Americans care. They are a humanitarian society volunteering their time and money to help the needy. On Thanksgiving they pride in donning an apron to stand behind the table and wait upon those lesser blessed than them. We have seen for decades presidents and first ladies stand with aprons, cook food or serve the troops stationed overseas.
Americans don’t have servants. They do the housework themselves. And nor is there a division of labour – like the woman should cook, clean, feed the kids, and the man should cut the grass in the garden or do grocery shopping. I see women mowing grass; I see men wash the dishes.
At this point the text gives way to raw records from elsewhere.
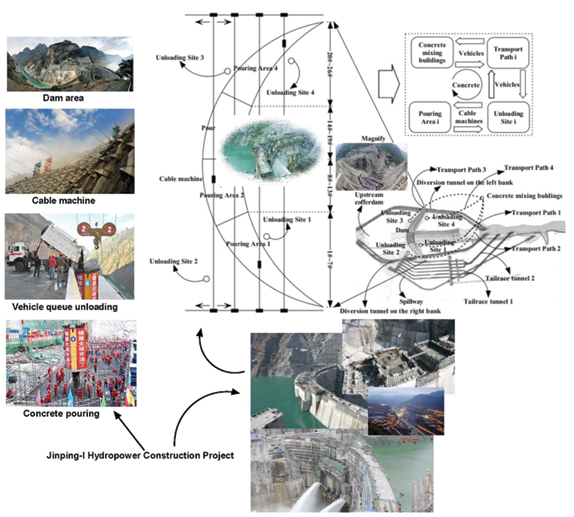 Figure 2: Meta-synthesis management applied to the multistage optimization of the concrete transportation system at the Jingping-I Hydropower Construction Project.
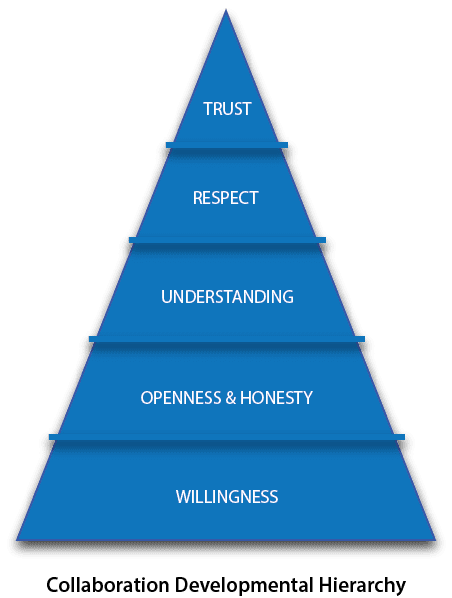 Collaboration Developmental Hierarchy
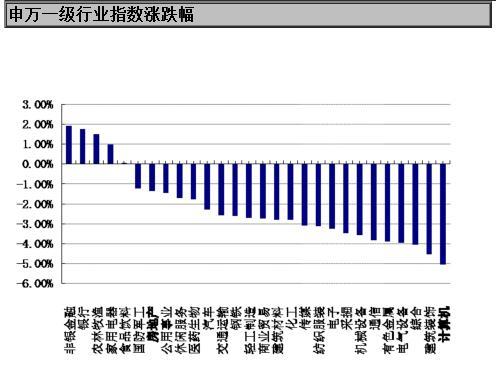 【基金日报】股票型基金单日下跌2.86%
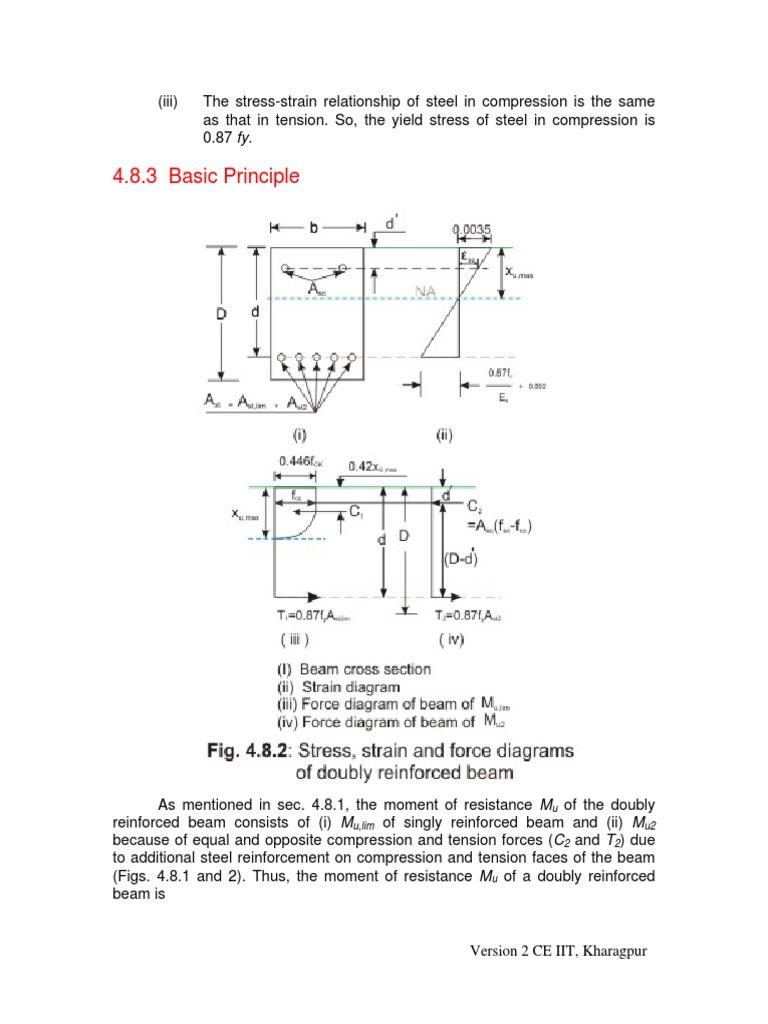 Beam design111 beam structure bending pooptronica Gallery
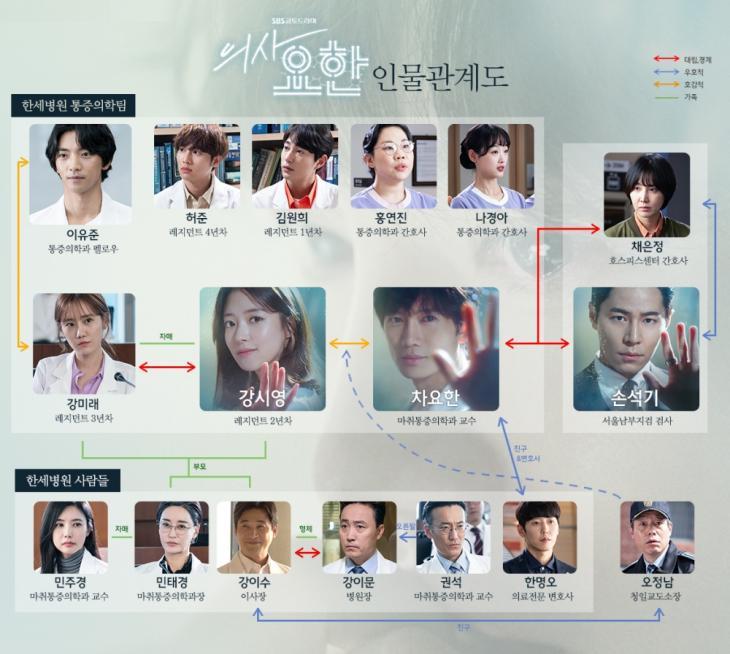 SBS '의사요한' 공식 홈페이지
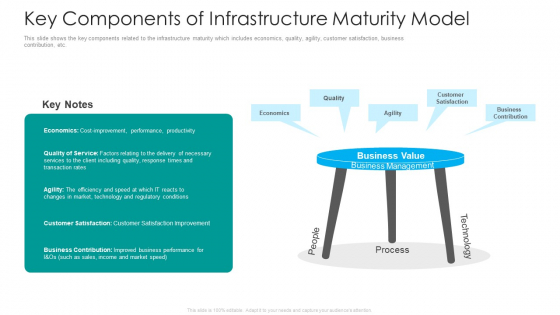 IT Facilities Maturity Framework For Strong Business Financial Position Key Components Of Infrastructure Maturity Model Ideas PDF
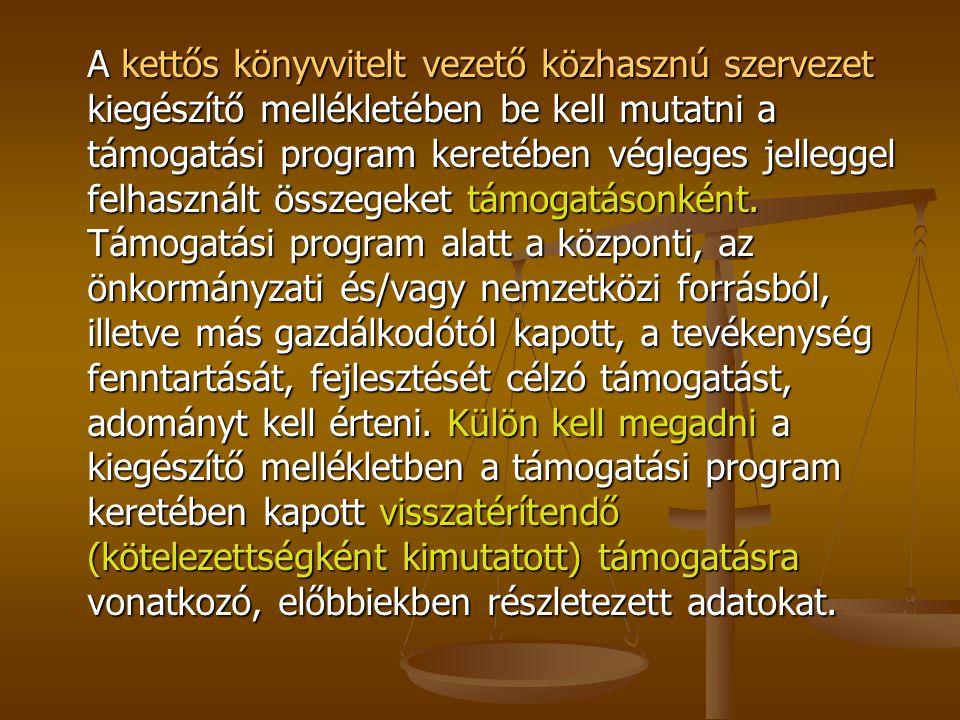 A kettős könyvvitelt vezető közhasznú szervezet kiegészítő mellékletében be kell mutatni a támogatási program keretében végleges jelleggel felhasznált összegeket támogatásonként.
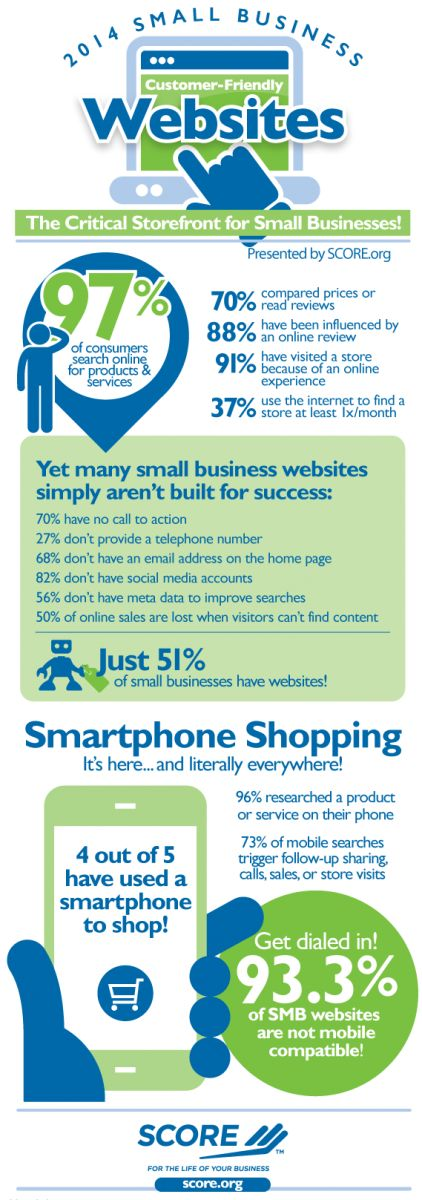 Are small business websites meeting your online shopping needs? SCORE compiled statistics on how much consumers turn to online activity before deciding to purchase an item. They also took a look at how well small business websites are meeting the need consumers have for additional information.  ...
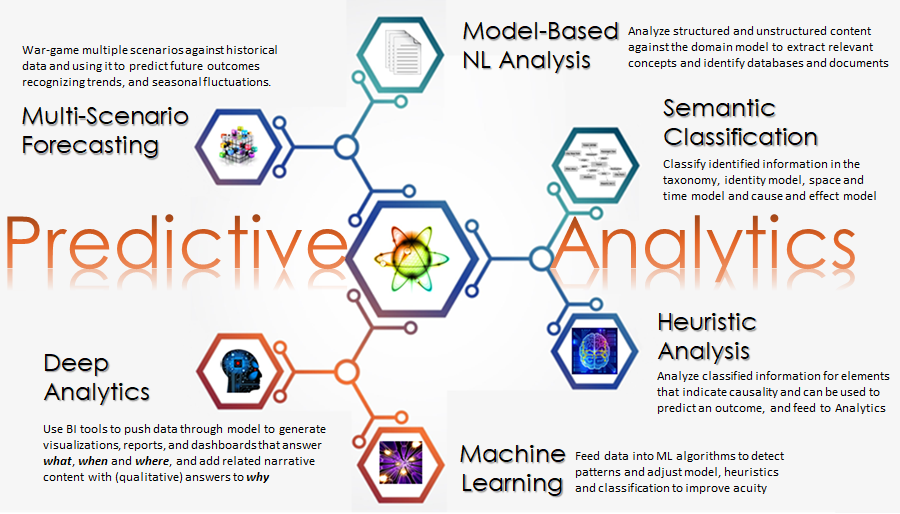 Predictive Analytics Cycle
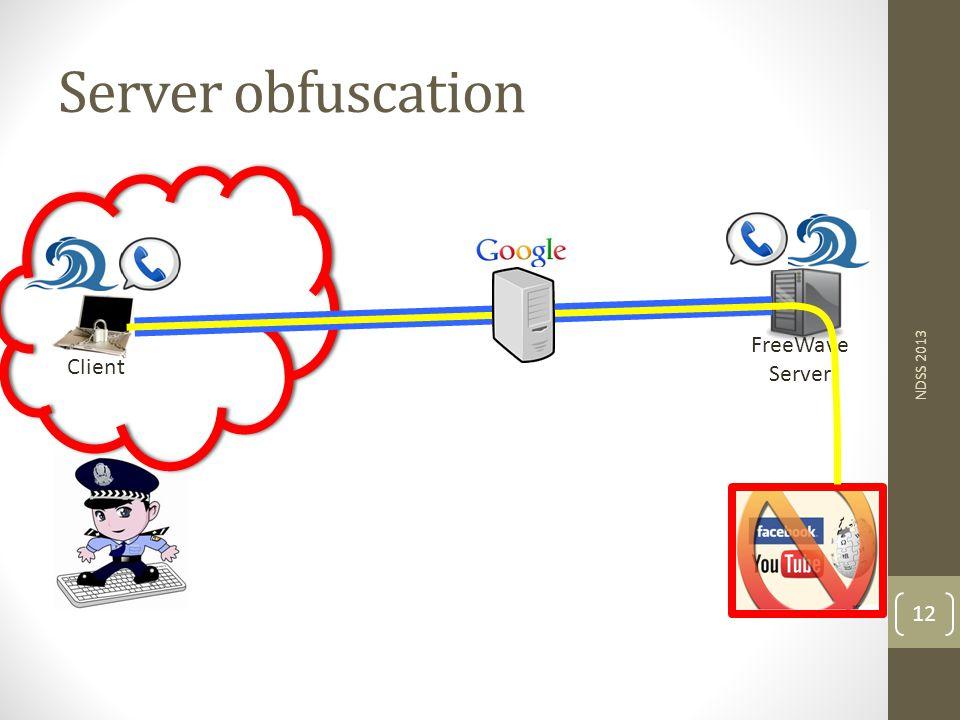Server obfuscation NDSS 2013 12 Client FreeWave Server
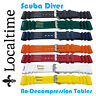 WAVE Rubber Silicone Diving Watch Strap No-Decompression Table 7 Colours 18-24mm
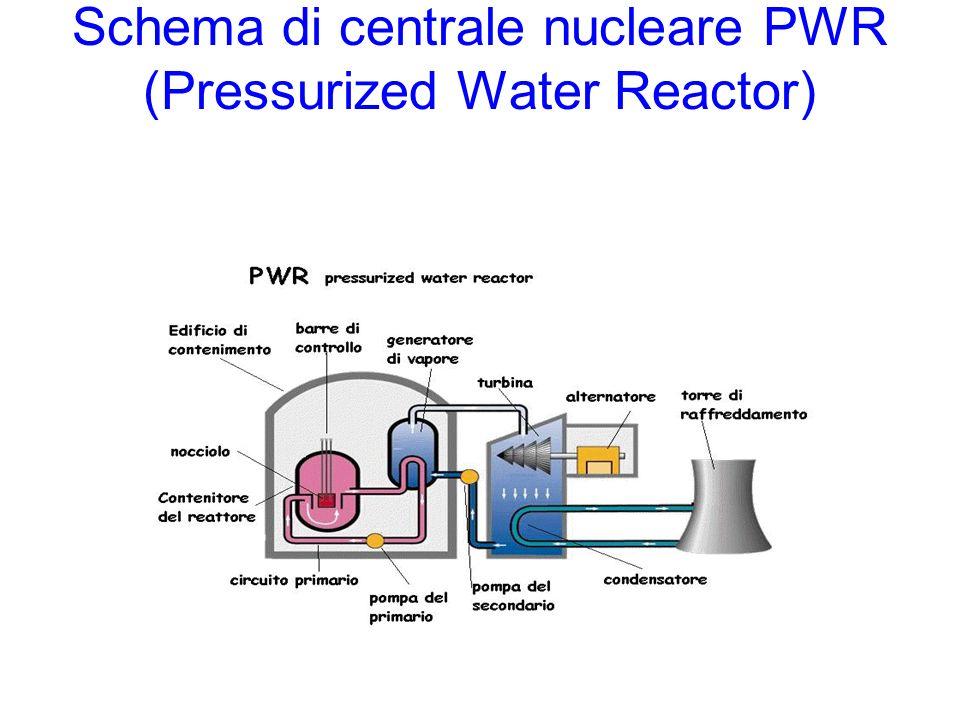 Schema di centrale nucleare PWR (Pressurized Water Reactor)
Another heartwarming sight was the US representative Gabrielle Giffords serving a Thanksgiving meal to service members and retirees at a military base in her hometown of Tucson, Arizona. She is a woman who was shot point blank while meeting her constituents outside a supermarket10 months ago. She was among the 19 who were victims of a mad man’s bullets. Six of them died. It is as miracle the young congresswoman survived; is able to walk and talk.
“One last scuff Pop,” I hear a man coax his father, a very old fragile man trying to get down from the car but unable to move.
Holding the front door with one hand and the wheel chair with the other, the son (himself past his prime!) is urging his father to make just one more move before he can alight and plunk down on the waiting wheelchair. I discreetly stand on the road to see how patient the son is and how keen the father is to enjoy the Thanksgiving feast with his family.
‘Black’ Friday followed Thanksgiving: This year 9,000 waited at the doors of Macy’s in Manhattan. As the clock struck midnight, the floodgates opened up to let a sea of bodies hurtling through to catch the ‘early bird’ specials. Electronics sold the most. Thursday’s turkey soon became a thing of the past as Friday began, replacing the spirit to give with a spirit to acquire. It was a celebration of American capitalism.